Lowering weight to generate energy is a one way street, and the return trip is what put a stop to most other gravity generation experiments. In order to get the weight back to the top, more energy needed to be used that what was harnessed during the drop. The issue became finding a way to move the weight back up without losing energy, and it has proven difficult.

An attempt was made by a company called Energy Vault to solve this issue, as well as the biggest complication with solar energy. They devised a way to store excess solar energy in the form of gravity generators. In short, they would solve the problem with gravity generation by lifting the weights back up during the day using solar power, and this would in turn solve the issue with solar, as the blocks were effectively storing that solar energy to be released later in the form of gravity generation. This concept looks great in theory, but in practice would likely be a nightmare. The wear and tear on the blocks alone has raised many concerns, and the effectiveness of this concept is still in question. Plus, it doesn’t truly fix the issue with gravity generation. You’re still spending energy to lift the weights back up. But what if you didn’t actually have to lift them at all…
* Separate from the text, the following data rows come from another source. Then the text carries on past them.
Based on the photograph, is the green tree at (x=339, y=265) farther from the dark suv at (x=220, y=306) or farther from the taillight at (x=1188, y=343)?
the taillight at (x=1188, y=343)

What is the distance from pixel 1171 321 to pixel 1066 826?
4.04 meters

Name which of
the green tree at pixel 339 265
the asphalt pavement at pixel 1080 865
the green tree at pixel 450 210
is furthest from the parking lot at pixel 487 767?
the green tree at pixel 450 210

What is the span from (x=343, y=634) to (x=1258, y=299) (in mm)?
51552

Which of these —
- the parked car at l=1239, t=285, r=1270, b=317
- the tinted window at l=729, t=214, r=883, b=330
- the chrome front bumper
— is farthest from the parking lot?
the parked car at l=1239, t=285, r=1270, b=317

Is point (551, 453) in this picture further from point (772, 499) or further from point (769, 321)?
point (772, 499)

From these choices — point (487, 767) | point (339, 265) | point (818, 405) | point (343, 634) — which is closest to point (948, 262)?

This is where Peter Sing’s incredible invention comes in. We don’t need to raise weights back up if there’s plenty of weights to begin with. Peter’s idea involves setting up generator workstations on the tops of tall mountains, which can be thousands of feet tall. Tall mountains have massive amounts of unused stone, and every bit of it is stored potential energy. The only thing that needs done to release that potential energy is to break away pieces of the rock and lower it down.

Just one example of tall mountains that could be harnessed for energy.
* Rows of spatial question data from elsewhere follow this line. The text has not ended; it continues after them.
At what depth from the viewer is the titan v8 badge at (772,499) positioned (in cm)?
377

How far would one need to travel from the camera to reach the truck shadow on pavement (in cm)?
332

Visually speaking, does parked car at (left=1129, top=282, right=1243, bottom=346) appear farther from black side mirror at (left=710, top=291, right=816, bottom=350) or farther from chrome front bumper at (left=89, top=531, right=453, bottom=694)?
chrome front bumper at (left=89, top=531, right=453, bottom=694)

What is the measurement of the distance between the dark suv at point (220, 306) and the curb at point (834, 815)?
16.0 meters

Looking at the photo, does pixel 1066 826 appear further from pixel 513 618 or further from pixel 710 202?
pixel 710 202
Peter’s idea would have workstations set up near the tops of tall mountains. A workstation would include one or more pulley systems hooked up to gravity generators, as well as a team and the equipment needed to chip or blast away stone. The team would start by safely chipping, cutting, or blasting a large chunk of stone from the mountain top. This piece of stone would then be attached to one of the pulleys and carefully lowered down the side of the mountain. There is no need to return the stone to the mountain top, because another piece can easily be prepared and sent down. This can be done again and again until the mountain top has been flattened out, which yields a secondary benefit in new livable land.

This process results in a significant amount of energy generated, with almost no energy spent on the process. The energy can be stored in large batteries and hauled off to the areas that need it, or wired directly into a nearby electrical grid. This is especially beneficial in areas with an excess of tall, untouched mountains, and yet incredibly low power availability. Examples include Japan, Taiwan, and more.
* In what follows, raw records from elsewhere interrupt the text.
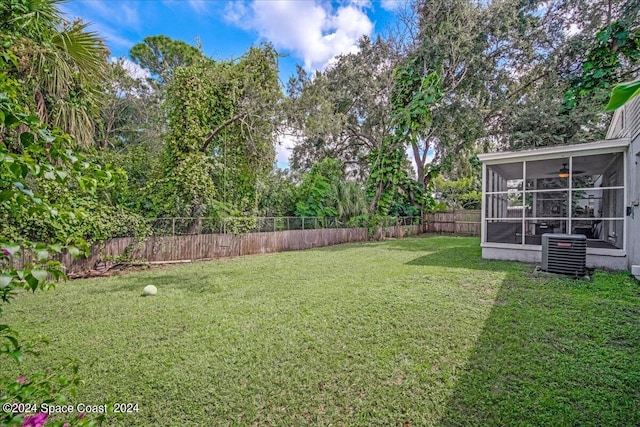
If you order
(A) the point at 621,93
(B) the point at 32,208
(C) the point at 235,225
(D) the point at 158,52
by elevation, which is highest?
(D) the point at 158,52

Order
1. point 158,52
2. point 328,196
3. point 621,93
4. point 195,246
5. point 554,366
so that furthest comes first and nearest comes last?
point 158,52 → point 328,196 → point 195,246 → point 554,366 → point 621,93

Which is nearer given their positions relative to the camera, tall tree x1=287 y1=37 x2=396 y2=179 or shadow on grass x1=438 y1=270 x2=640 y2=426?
shadow on grass x1=438 y1=270 x2=640 y2=426

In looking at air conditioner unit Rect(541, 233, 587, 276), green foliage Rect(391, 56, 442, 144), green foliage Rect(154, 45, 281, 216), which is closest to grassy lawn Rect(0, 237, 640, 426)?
air conditioner unit Rect(541, 233, 587, 276)

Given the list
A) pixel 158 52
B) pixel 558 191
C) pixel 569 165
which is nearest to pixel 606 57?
pixel 569 165

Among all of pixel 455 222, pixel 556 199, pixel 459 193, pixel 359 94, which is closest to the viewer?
pixel 556 199

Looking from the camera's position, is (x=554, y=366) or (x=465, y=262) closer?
(x=554, y=366)

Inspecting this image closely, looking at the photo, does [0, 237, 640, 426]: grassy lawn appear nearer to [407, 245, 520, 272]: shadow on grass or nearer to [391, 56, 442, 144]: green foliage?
[407, 245, 520, 272]: shadow on grass

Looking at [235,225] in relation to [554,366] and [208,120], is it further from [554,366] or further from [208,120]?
[554,366]

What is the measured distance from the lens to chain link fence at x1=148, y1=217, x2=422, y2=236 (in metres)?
7.17

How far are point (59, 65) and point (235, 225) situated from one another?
5.23 metres

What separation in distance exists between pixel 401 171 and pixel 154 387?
13.1 metres

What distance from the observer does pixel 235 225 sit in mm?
8359

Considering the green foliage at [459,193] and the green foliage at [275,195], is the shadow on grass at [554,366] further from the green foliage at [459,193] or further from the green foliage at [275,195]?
the green foliage at [459,193]

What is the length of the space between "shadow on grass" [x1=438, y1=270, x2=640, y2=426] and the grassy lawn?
0.01m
In addition, the harvested stone can be used for many different things. It can be used to level out the valleys in between the mountains, further creating new livable land for our ever growing population. The stone can also be hauled away to the coast, where it can be placed into the ocean to expand the coastline out further, reclaiming the land we lose every year to global warming and rising tides. Lastly, the stone can be turned into concrete and other materials or items, massively increasing the amount of building material available and thus allowing significant structures to be constructed.

With this one invention we can work toward solving the energy crisis, combat global warming, aid in the construction of civilization, and more. In places like Taiwan and Japan where there are many massive stone spires and mountains, the effects of this system would grow exponentially. If we don’t do something soon, our energy crisis may fall into a point where we cannot get out of it. Taking steps like this are not only beneficial to everybody, but required in order to maintain and preserver our beautiful planet.